[Study material Boundary: Start]
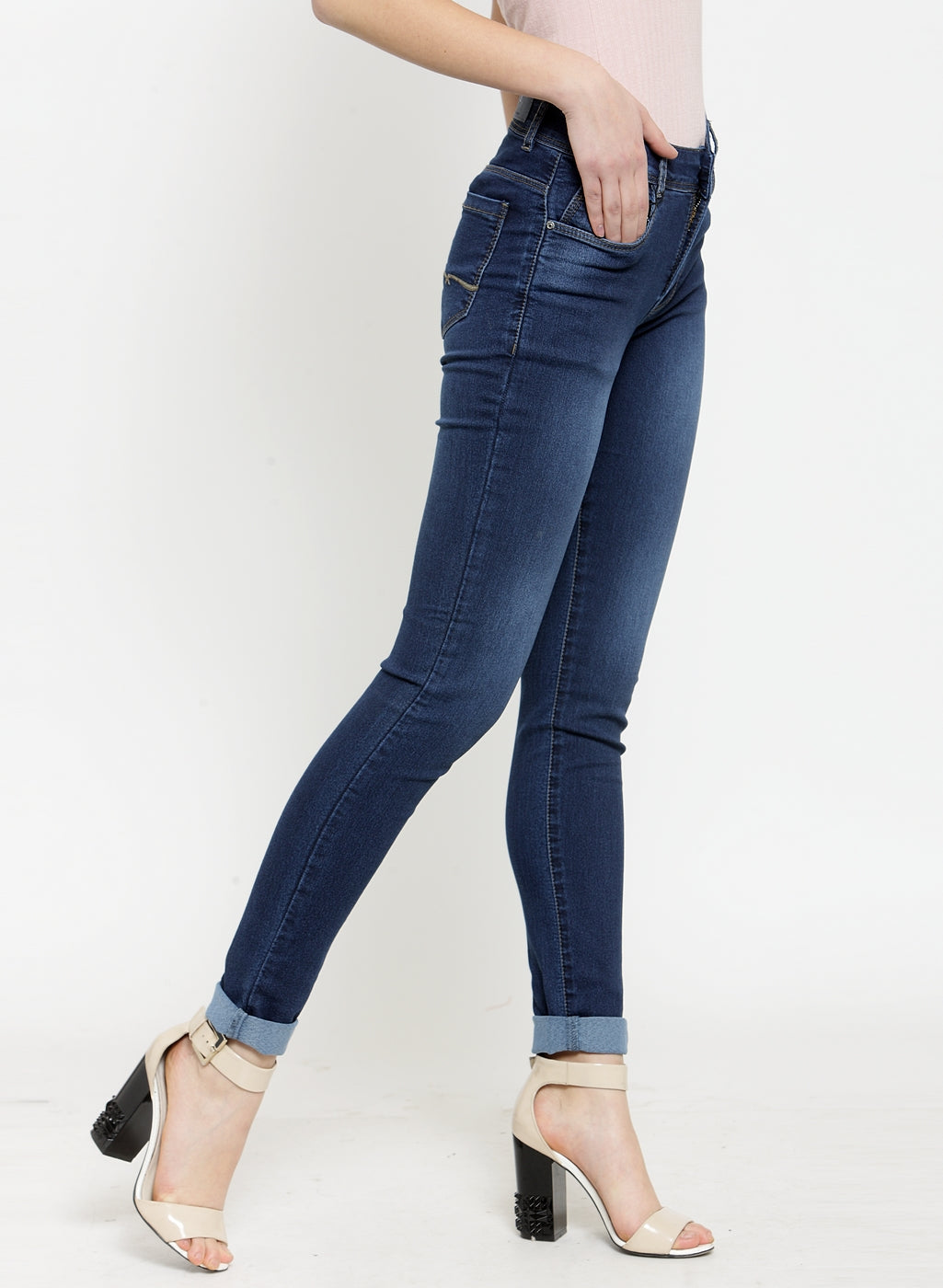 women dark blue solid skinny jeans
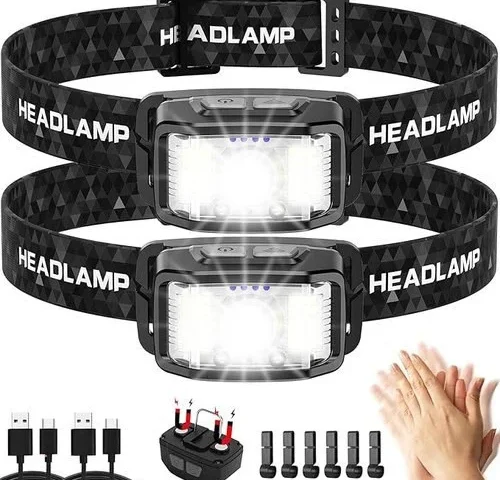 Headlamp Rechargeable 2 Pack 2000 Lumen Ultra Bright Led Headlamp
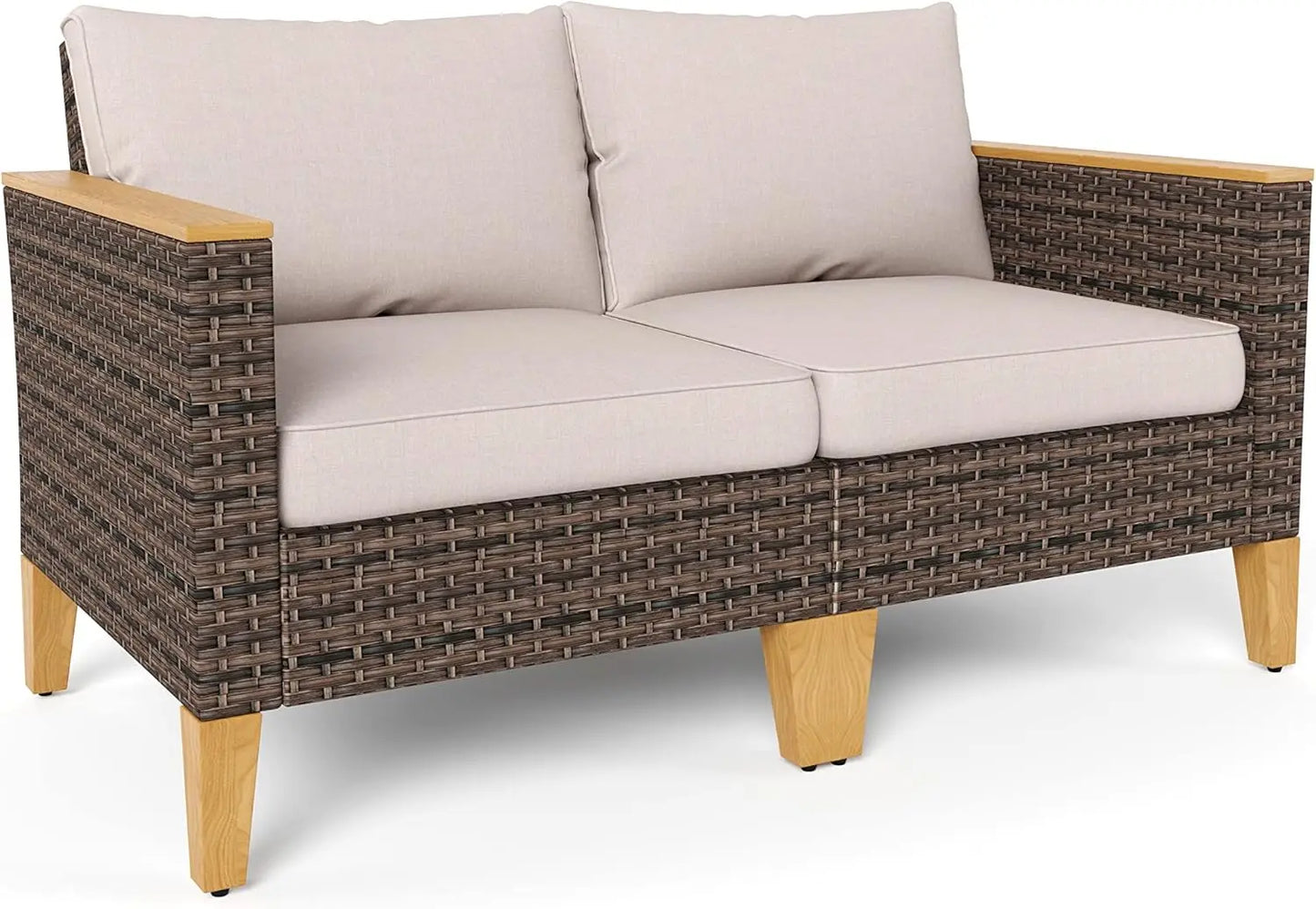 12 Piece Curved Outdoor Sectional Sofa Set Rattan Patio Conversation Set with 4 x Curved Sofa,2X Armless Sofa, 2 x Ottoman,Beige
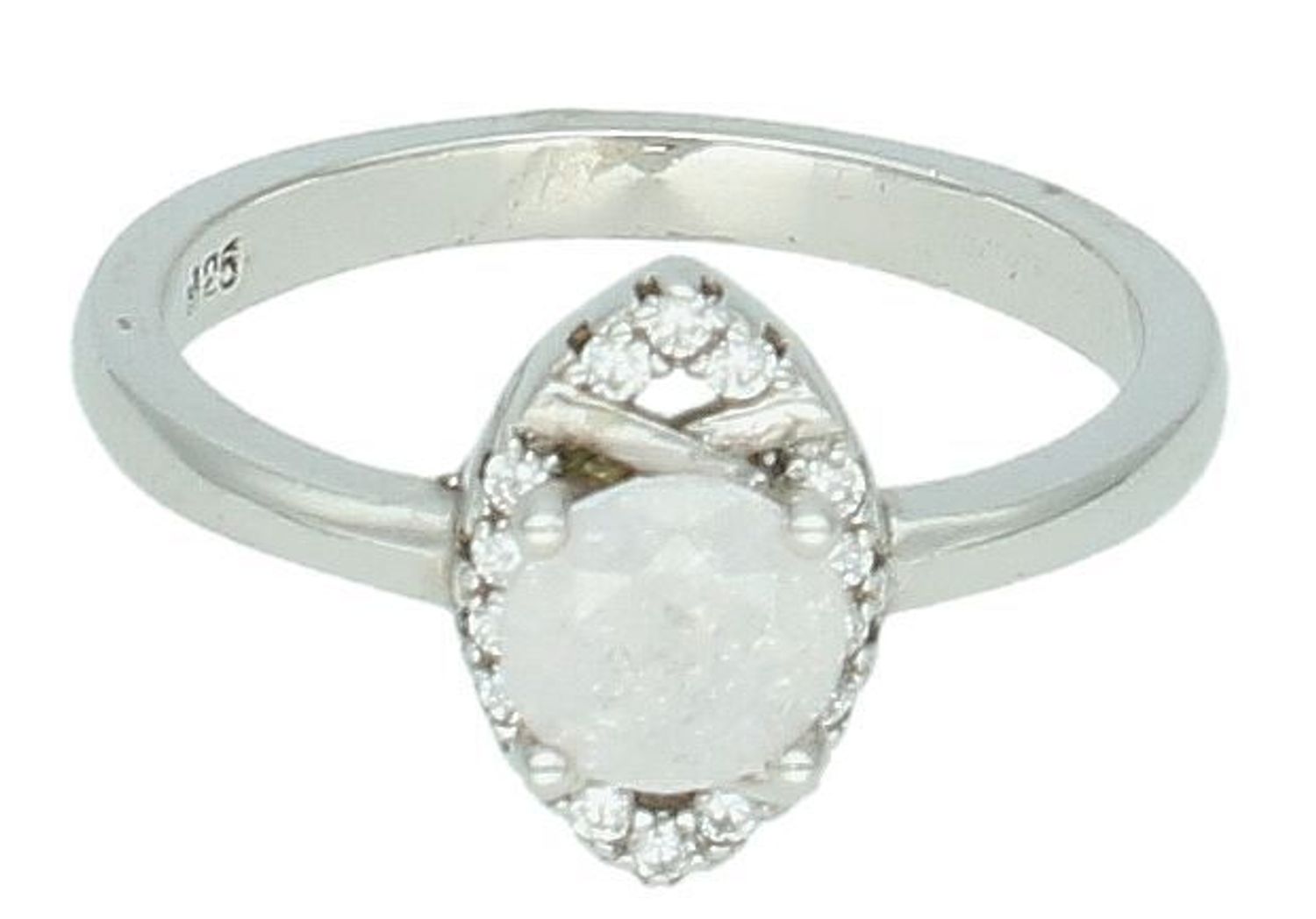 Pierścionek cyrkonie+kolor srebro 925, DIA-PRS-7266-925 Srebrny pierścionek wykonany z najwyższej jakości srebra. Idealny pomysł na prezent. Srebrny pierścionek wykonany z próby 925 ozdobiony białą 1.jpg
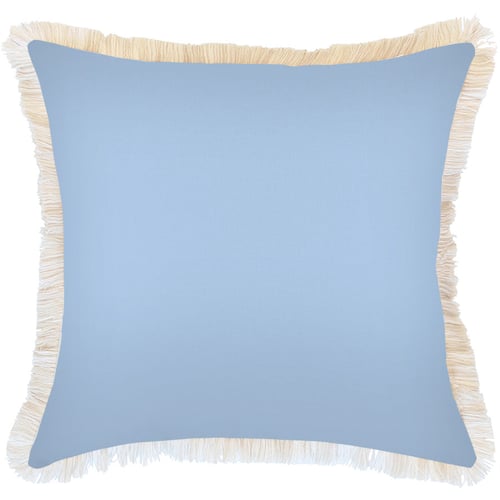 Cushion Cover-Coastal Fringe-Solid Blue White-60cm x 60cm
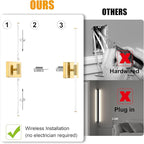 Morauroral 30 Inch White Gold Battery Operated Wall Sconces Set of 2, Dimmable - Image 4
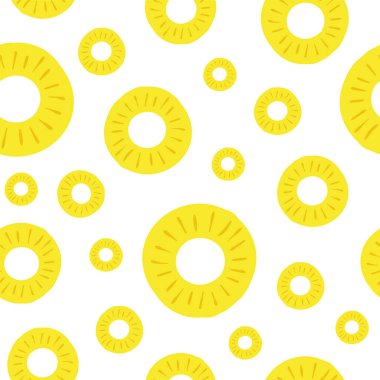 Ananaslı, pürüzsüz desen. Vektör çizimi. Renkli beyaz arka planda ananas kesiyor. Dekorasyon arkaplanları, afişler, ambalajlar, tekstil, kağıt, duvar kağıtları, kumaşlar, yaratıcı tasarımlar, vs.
[Study material Boundary: End]
Transcribe exactly and only the lines from the top of the records through the line containing "Cushion Cover-Coastal Fringe-Solid", inclusive, and do not copy the pictures.

▸ Written response
 women dark blue solid skinny jeans
 Headlamp Rechargeable 2 Pack 2000 Lumen Ultra Bright Led Headlamp
 12 Piece Curved Outdoor Sectional Sofa Set Rattan Patio Conversation Set with 4 x Curved Sofa,2X Armless Sofa, 2 x Ottoman,Beige
 Pierścionek cyrkonie+kolor srebro 925, DIA-PRS-7266-925 Srebrny pierścionek wykonany z najwyższej jakości srebra. Idealny pomysł na prezent. Srebrny pierścionek wykonany z próby 925 ozdobiony białą 1.jpg
 Cushion Cover-Coastal Fringe-Solid Blue White-60cm x 60cm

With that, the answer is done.